The liver is responsive to estrogen. Animal models of estrogen deficiency accumulate liver fat as well as inflammation and fibrosis. The protective effect of estrogen is the usual explanation to why women have a much lower incidence of MASLD than men, prior to menopause. On the other hand, women with an earlier age at menopause are at increased risk for MASLD, and post-menopausal women with MASLD are at greater risk to develop severe fibrosis. Studies of various forms of menopausal hormone replacement therapy as potential treatment for MASLD, have yielded conflicting results.

Pathophysiology

The primary characteristic of MASLD is the accumulation of lipids in the liver, largely in the form of triglycerides. However, the mechanisms by which triglycerides accumulate and the reasons that accumulation can lead to liver dysfunction are complex and incompletely understood. MASLD can include steatosis along with varied signs of liver injury: either lobular or portal inflammation or ballooning degeneration. Similarly, MASH can include histological features such as portal inflammation, polymorphonuclear cell infiltrates, Mallory bodies, apoptotic bodies, clear vacuolated nuclei, microvesicular steatosis, megamitochondria, and perisinusoidal fibrosis. Hepatocyte death via apoptosis or necroptosis is increased in MASH compared with simple steatosis, and inflammation is a hallmark of MASH. The degree of inflammation can be correlated to the number of inflammatory foci. Various definitions exist for an inflammatory focus, but one defines it as the presence of more than four mononuclear cells in close proximity inside the hepatic parenchyma.
One debated mechanism proposes that hepatic steatosis progresses to steatosis with inflammation following some further injury, or second hit. Oxidative stress, hormonal imbalances, and mitochondrial abnormalities are potential causes of this "second hit" phenomenon. A further nutrigenomics model named multiple hit extends the second hit model, suggesting that multiple disease biomarkers and factors such as genes and nutrition influence MASLD and MASH progression. This model attempts to use these factors to predict the impact of lifestyle changes and genetics for the evolution of the MASLD pathology. Many researchers describe MASLD as a multisystem disease, as it impacts and is influenced by organs and regulatory pathways other than the liver.

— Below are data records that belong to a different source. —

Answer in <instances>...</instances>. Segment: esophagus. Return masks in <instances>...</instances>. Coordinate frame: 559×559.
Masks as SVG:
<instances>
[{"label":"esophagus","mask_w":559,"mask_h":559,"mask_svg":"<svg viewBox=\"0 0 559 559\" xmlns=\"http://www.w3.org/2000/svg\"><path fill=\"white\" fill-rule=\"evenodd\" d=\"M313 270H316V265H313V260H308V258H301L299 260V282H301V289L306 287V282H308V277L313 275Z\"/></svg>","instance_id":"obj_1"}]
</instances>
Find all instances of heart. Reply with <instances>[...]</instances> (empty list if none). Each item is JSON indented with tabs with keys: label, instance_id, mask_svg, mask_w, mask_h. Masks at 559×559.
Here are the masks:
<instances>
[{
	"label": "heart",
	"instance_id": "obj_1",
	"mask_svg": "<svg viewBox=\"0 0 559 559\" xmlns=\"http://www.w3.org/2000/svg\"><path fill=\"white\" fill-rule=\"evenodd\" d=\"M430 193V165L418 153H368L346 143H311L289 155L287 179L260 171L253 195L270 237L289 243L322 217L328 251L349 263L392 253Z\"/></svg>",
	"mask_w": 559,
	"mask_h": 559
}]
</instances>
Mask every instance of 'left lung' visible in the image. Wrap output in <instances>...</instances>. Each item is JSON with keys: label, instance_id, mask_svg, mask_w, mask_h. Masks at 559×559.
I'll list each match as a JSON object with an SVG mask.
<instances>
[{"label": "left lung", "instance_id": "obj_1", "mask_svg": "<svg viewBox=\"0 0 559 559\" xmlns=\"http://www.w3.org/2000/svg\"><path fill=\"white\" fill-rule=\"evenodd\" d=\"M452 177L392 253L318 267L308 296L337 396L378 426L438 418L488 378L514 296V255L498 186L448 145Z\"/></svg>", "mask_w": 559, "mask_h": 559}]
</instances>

The accumulation of senescent cells in the liver is seen in persons with MASLD. In mice, liver senescent hepatocytes result in increased liver fat deposition. Treatment of MASLD mice with senolytic agents has been shown to reduce hepatic steatosis.
Based on gene knockout studies in murine models, it has been suggested that, among many other pathogenic factors, TGF beta signals may be crucially involved in promoting the progression of MASH.